_PROBLEM STATEMENT:_
One number is the full answer: how many lines in the records contain the word "version"?

_DATA FOR THIS TASK:_

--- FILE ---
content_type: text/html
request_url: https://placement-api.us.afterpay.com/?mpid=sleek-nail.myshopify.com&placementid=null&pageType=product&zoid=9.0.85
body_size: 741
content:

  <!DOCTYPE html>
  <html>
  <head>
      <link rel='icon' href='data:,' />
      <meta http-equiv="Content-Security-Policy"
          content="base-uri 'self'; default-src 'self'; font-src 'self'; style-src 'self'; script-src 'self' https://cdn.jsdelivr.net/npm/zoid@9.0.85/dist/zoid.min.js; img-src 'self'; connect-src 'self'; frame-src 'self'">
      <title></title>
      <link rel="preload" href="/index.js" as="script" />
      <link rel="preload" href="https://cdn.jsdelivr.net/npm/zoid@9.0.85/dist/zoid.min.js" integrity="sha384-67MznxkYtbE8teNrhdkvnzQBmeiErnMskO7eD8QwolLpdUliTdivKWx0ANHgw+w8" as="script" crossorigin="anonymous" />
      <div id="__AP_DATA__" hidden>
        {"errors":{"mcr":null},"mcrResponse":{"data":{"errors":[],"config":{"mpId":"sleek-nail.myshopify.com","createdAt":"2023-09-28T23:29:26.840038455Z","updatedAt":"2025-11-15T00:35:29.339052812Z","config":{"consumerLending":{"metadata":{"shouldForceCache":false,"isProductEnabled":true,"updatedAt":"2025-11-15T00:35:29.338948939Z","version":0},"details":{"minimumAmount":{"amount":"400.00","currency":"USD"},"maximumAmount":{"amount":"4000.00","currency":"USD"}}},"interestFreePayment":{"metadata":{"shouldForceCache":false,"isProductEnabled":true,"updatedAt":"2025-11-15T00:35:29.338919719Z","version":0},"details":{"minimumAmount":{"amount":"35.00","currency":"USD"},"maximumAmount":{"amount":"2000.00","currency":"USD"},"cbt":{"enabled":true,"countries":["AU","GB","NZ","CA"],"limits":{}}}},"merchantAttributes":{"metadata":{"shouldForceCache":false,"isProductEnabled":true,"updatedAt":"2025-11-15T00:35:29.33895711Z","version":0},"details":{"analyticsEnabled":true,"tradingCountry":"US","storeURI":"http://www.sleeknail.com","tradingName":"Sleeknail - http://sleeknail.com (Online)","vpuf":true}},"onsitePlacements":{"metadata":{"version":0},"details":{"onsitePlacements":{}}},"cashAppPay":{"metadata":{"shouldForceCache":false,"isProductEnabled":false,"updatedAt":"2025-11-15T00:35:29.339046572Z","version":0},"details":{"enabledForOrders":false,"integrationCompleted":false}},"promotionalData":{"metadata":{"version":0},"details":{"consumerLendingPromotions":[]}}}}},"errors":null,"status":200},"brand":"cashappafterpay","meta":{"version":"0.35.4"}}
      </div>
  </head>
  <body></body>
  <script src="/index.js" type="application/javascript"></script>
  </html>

---

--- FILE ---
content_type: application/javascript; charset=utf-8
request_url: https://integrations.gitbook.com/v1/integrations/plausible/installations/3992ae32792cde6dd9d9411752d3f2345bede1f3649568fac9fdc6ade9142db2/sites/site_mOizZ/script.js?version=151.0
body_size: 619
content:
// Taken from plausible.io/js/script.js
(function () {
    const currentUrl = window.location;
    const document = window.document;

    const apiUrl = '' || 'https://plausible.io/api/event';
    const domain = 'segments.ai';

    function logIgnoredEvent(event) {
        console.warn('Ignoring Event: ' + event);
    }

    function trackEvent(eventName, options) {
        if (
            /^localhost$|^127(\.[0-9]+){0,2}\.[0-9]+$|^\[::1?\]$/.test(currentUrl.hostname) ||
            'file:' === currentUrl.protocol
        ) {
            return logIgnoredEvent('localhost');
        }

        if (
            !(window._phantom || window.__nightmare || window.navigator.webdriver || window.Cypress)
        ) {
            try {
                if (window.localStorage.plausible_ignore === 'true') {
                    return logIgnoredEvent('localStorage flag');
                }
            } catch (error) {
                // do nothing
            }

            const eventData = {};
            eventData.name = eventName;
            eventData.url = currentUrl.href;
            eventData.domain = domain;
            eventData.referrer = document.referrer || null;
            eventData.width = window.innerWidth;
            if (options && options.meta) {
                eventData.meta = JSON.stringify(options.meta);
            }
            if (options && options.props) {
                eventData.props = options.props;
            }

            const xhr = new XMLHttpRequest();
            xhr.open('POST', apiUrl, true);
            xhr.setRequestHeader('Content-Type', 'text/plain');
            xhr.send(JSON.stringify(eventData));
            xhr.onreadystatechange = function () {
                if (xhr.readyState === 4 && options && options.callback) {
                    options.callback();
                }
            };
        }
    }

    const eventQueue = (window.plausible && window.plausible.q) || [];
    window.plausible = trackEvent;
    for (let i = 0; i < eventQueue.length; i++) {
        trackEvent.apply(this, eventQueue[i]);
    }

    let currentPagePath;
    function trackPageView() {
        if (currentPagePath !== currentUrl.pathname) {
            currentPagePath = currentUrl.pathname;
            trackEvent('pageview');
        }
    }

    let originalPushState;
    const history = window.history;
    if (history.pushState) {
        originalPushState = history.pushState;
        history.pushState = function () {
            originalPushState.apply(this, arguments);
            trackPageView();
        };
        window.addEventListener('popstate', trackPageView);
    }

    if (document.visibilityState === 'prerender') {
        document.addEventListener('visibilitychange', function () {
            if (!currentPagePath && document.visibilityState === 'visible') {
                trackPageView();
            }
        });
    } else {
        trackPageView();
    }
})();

_TASK OUTPUT:_
2